Black's book IBM and the Holocaust is extremely uncomfortable, gripping reading. Black details how, after the war, IBM successfully claims the profits from their Deutsche Hollerith spinoff instead of it being seized like other German companies. Simultaneously claiming they had nothing to do with crimes against humanity but saying they should keep the money from crimes against humanity is tricky but IBM pulled it off!
I'll note that their clown went down today, taking radio scanner feeds and other sites with it. Apparently, even their own status page was affected.
https://www.zdnet.com/article/ibm-cloud-outage-downs-customer-websites-globally/
https://techcrunch.com/2020/06/09/ibm-cloud-suffers-prolonged-outage/
I like: "now is the time to begin a national dialogue"
Not last year, or 10yrs ago... now! Because IBMs PR finally caught up.
I worry that renouncing facial recognition will be like Japan giving up the gun - great for a while, but then the folks who didn't do it show up and eat your lunch.
Any graph of gun deaths by country makes this analogy seem to be not a very good one.
I would love for the whole world to give up the gun, and for all governments and corporations to give up facial recognition. I don't think either is likely to happen. The betray move is just too tempting.
Like all tech, there are some great things that could be done with facial rec. - particularly on a small scale - but it's already been used for corrupt, "Big Brother" purposes.
And IBM's still contributing to those very purposes: "IBM exits facial recognition, but that doesn’t mean it’s cutting ties with police".

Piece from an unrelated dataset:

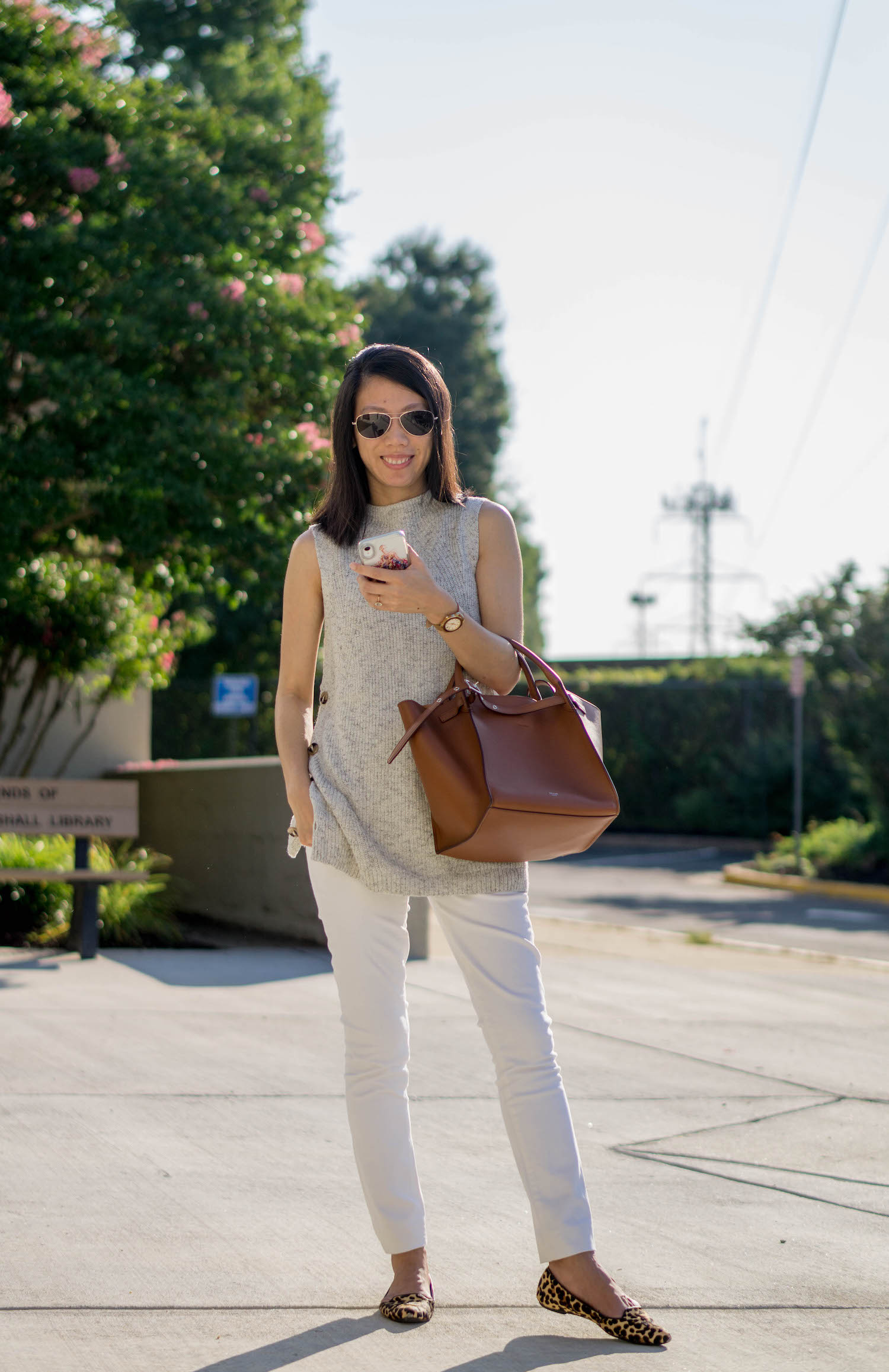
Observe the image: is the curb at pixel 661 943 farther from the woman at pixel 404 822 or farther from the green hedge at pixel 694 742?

Clearly there's some idea or fact known to you which made this seem to you like a compelling analogy, but from other people's reaction it's not just me that can't find it.
When is it exactly that you think Japan "gave up the gun" and then - when and how was it that "folks who didn't do it" showed up and ate Japan's lunch?
Giving Up the Gun, Noel Perrin, 1988
Watson, like all good capitalists, never passed up an income opportunity.
Amazon and Microsoft announced they are doing something specifically about police use of facial recognition. Not clear to me they can actually accomplish it though - wouldn't the cops just use a proxy?